Scheinbar nicht mit Namjoon, der gelangweilt zu einem der vielen Fernsehbildschirme in den Raumecken aufsah und das gerade abgespielte Musikvideo einer aktuell relativ bekannten Boyband musterte.

"Und sowas ist echt dein Traum?", fragte er, ließ die tanzende Gruppe mit den verschiedenen bunt gefärbten Haaren nicht aus den Augen.

"Er war es mal.
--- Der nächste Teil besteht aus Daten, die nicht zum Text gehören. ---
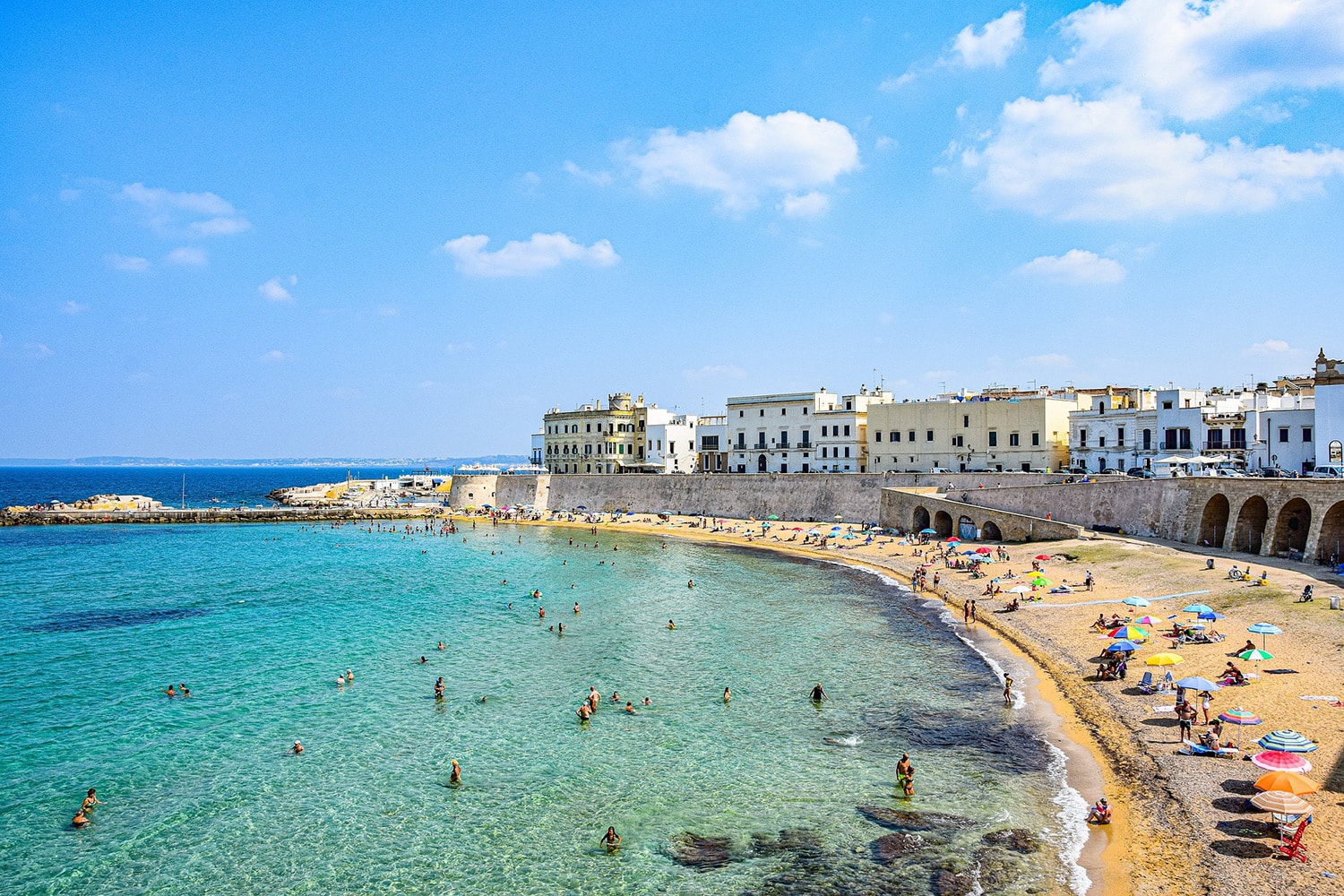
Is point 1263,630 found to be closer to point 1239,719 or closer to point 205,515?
→ point 1239,719

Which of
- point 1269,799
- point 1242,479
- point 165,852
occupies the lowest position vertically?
point 165,852

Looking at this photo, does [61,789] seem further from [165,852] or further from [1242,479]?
[1242,479]

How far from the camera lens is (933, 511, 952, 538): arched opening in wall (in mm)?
57656

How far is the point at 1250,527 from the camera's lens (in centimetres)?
3994

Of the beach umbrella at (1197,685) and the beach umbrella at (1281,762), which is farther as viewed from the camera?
the beach umbrella at (1197,685)

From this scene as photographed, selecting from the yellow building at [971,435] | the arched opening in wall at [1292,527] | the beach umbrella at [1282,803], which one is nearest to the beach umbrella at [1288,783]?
the beach umbrella at [1282,803]

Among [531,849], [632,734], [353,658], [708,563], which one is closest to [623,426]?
[708,563]

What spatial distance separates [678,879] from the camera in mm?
15828

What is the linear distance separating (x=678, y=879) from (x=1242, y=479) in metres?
35.9

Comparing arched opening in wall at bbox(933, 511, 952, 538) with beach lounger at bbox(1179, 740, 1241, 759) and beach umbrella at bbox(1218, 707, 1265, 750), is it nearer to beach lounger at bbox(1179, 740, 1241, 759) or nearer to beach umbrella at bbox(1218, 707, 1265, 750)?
beach umbrella at bbox(1218, 707, 1265, 750)

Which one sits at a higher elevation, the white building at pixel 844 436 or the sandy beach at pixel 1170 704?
the white building at pixel 844 436

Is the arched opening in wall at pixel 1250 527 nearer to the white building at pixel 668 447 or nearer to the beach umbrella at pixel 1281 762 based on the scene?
the beach umbrella at pixel 1281 762

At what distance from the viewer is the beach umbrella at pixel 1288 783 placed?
16.2m

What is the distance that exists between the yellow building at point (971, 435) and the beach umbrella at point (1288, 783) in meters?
49.3
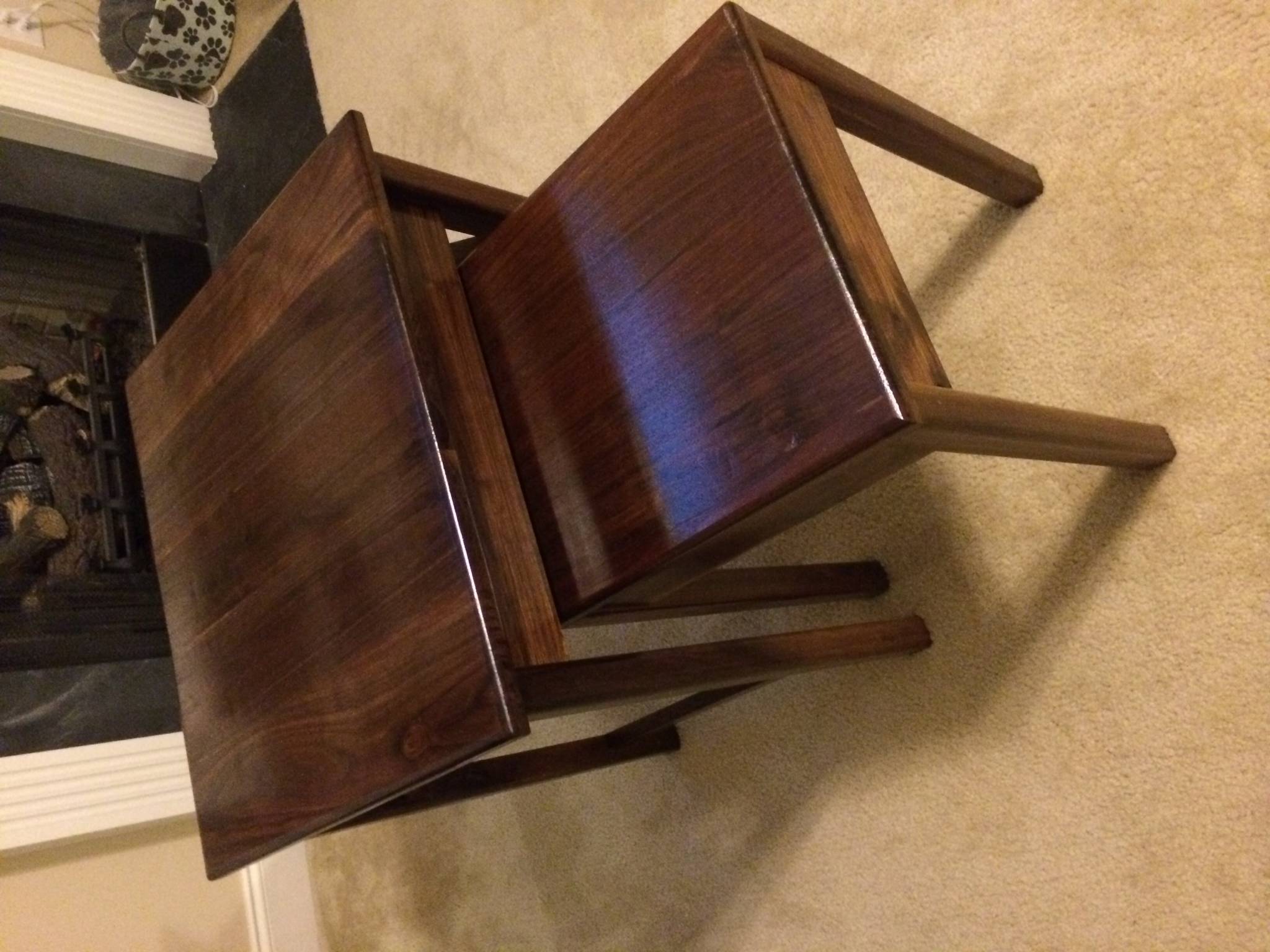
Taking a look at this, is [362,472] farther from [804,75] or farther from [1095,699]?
[1095,699]

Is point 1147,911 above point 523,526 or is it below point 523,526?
below

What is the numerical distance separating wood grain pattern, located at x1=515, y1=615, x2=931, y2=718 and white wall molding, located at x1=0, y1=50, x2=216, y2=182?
1719 millimetres

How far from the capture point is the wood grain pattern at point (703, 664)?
2.51ft

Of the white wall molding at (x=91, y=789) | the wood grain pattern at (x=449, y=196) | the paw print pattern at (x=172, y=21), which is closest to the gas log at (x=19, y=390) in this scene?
the white wall molding at (x=91, y=789)

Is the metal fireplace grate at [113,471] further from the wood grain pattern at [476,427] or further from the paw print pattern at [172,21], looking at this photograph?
the wood grain pattern at [476,427]

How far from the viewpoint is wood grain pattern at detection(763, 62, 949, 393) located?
67cm

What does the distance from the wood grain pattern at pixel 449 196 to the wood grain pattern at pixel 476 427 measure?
0.04 feet

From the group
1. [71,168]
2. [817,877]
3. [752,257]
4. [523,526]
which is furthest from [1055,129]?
[71,168]

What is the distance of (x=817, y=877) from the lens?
1206mm

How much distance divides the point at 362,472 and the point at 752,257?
36cm

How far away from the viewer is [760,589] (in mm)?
1063

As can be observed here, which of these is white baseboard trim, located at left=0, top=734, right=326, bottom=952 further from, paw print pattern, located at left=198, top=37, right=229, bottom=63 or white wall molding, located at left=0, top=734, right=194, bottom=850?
paw print pattern, located at left=198, top=37, right=229, bottom=63

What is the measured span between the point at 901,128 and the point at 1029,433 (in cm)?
31

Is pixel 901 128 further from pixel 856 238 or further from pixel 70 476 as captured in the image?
pixel 70 476
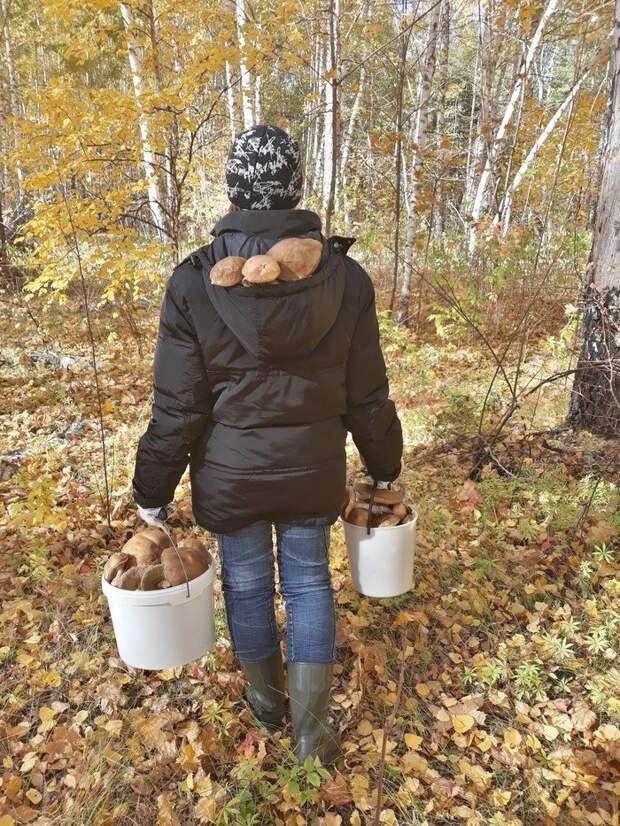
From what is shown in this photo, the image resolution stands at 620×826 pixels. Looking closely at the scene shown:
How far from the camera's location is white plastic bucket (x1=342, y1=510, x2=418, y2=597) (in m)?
2.27

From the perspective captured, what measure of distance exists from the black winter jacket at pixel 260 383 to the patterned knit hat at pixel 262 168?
2.4 inches

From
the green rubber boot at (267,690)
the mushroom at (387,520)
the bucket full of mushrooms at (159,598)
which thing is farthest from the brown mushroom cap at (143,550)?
the mushroom at (387,520)

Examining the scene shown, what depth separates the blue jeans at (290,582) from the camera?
1.99 m

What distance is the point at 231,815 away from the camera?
6.34 feet

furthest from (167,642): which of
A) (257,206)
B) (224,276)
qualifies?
(257,206)

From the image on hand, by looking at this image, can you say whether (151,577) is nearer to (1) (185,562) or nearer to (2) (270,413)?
(1) (185,562)

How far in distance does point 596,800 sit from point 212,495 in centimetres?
174

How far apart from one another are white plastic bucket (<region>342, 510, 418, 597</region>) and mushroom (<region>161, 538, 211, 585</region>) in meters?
0.62

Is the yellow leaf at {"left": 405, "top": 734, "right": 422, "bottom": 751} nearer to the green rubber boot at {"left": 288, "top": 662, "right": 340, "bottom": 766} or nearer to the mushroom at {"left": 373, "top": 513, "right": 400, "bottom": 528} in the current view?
the green rubber boot at {"left": 288, "top": 662, "right": 340, "bottom": 766}

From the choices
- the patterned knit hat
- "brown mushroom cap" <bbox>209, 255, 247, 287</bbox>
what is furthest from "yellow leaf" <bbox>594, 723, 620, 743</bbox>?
the patterned knit hat

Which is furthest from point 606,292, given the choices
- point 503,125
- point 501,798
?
point 503,125

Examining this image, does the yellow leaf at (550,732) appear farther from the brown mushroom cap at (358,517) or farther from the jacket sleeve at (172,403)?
the jacket sleeve at (172,403)

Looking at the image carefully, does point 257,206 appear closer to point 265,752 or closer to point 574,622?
point 265,752

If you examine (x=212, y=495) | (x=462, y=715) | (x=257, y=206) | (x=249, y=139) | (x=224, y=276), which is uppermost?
(x=249, y=139)
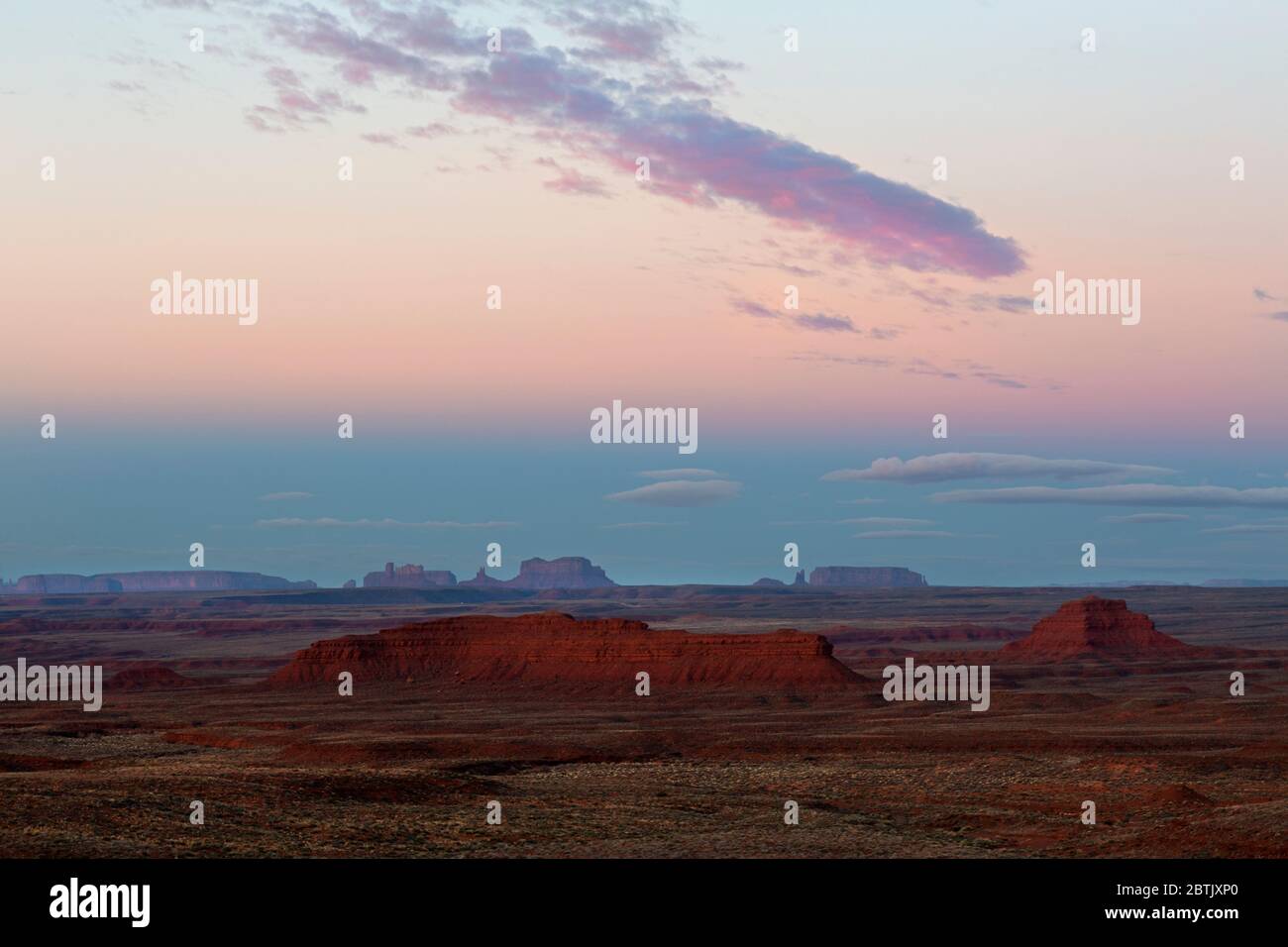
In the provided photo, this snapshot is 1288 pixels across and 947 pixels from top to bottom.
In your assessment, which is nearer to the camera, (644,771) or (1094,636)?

Zumindest dachte ich das.", murmelte Jin. Könnten sie jetzt vielleicht mal das Thema wechseln?

"Kannst du auch so tanzen?", Namjoon grinste ihn herausfordernd an.

Himmel, er hatte Grübchen.

Jin schluckte schwer, sah kurz zu dem Video auf und dann wieder zu seinem Gegenüber.

"Ein bisschen.", stotterte er. "Könnten wir dann jetzt wieder?", erwartungsvoll zeigte er auf die Akten vor ihnen.

Namjoon machte schnell ein paar Fotos mit seinem Handy und sortierte die Unterlagen dann wieder fein säuberlich zusammen.

"Wir könnten gar nichts.", gab er abweisend zur Antwort. "Ich bin hier der mit der Marke. Die kannst du gerne zurückbringen.", unfreundlich drückte er Jin die Ordner in die Hand und erhob sich von seinem Stuhl.

"Wie jetzt? Das war es?", stutzte dieser überrascht.

Namjoon zuckte mit den Schultern: "Ich habe, was ich brauche."

"Und wie willst du an weitere Informationen kommen? Falls wieder etwas passiert?

"Ich bin normalerweise da, um genau sowas zu verhindern.", erklärte Namjoon mit verhärteten Gesichtszügen.

Jin wusste genau, dass er jetzt keinen Fehler machen dürfte. Ein falsches Wort und der Ermittler würde seine innere Mauer in Sekunden wieder hochziehen und ihn ausschließen.

"Das mag in deiner tristen und grauen Realität sehr gut funktionieren.", begann er daher schließlich. "Aber diese Welt hier ist eine komplett andere.", er zeigte auf die Ordner in seiner Hand, auf denen das goldene Logo vom künstlichen Licht der Neonlampen deutlich vom Untergrund hervorgehoben wurde.

Namjoon hob zynisch eine Augenbraue, als er fragte: "Und du glaubst, du bist der Schlüssel dazu?"

"Vielleicht nicht der Generalschlüssel, aber ich kann dir trotzdem eine Menge wichtige Türen öffnen.", Jin blickte ihn selbstbewusst an, obwohl ihm bereits mehrfach das Herz in die Hose gerutscht war.

Der dunkelhaarige Polizist musterte ihn eine gefühlte Ewigkeit stumm.

"Ich werde das bereuen, oder?", fragte er schließlich.

Jin grinste: "Sag einfach, du konntest meinem hübschen Gesicht nichts abschlagen."